Records of spatial reasoning questions:
_ _ _ _ _
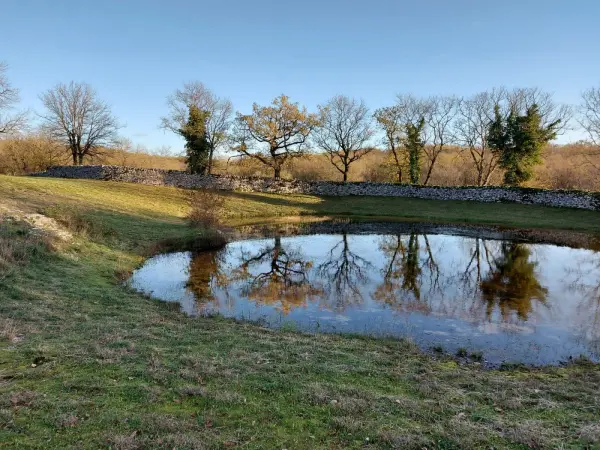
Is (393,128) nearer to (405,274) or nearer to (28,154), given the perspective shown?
(405,274)

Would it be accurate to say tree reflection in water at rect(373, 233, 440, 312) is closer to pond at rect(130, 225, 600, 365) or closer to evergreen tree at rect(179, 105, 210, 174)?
pond at rect(130, 225, 600, 365)

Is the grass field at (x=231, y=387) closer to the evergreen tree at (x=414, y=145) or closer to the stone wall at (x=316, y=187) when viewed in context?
the stone wall at (x=316, y=187)

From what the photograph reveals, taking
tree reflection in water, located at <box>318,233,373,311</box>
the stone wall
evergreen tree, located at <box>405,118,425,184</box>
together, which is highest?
evergreen tree, located at <box>405,118,425,184</box>

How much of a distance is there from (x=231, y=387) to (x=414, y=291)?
838 centimetres

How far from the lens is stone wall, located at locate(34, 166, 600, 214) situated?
1335 inches

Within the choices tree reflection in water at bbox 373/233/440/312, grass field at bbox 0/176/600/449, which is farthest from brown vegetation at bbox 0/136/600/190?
grass field at bbox 0/176/600/449

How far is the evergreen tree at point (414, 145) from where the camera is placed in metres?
_ _ _ _ _
The problem:
Update the rows above by changing every "tree reflection in water" to "reflected tree" and leaving everything else as it is. Don't include the pictures in your answer.

Correct answer:
Is (393,128) nearer to (405,274) or nearer to (28,154), given the perspective shown?
(405,274)

Would it be accurate to say reflected tree at rect(373, 233, 440, 312) is closer to pond at rect(130, 225, 600, 365) or closer to evergreen tree at rect(179, 105, 210, 174)?
pond at rect(130, 225, 600, 365)

Is the grass field at (x=231, y=387) closer to the evergreen tree at (x=414, y=145) or closer to the stone wall at (x=316, y=187) when viewed in context?
the stone wall at (x=316, y=187)

From what the photograph reveals, taking
reflected tree, located at <box>318,233,373,311</box>
the stone wall
evergreen tree, located at <box>405,118,425,184</box>
together, which is highest?
evergreen tree, located at <box>405,118,425,184</box>

How much of a distance is there from (x=231, y=387) to (x=414, y=291)?
838 centimetres

How far from the lens is stone wall, located at locate(34, 166, 600, 214) situated?
1335 inches

Within the choices reflected tree at bbox 373/233/440/312, grass field at bbox 0/176/600/449, which is farthest from brown vegetation at bbox 0/136/600/190?
grass field at bbox 0/176/600/449

How far is the evergreen tree at point (414, 145) from where the camera is placed in metres?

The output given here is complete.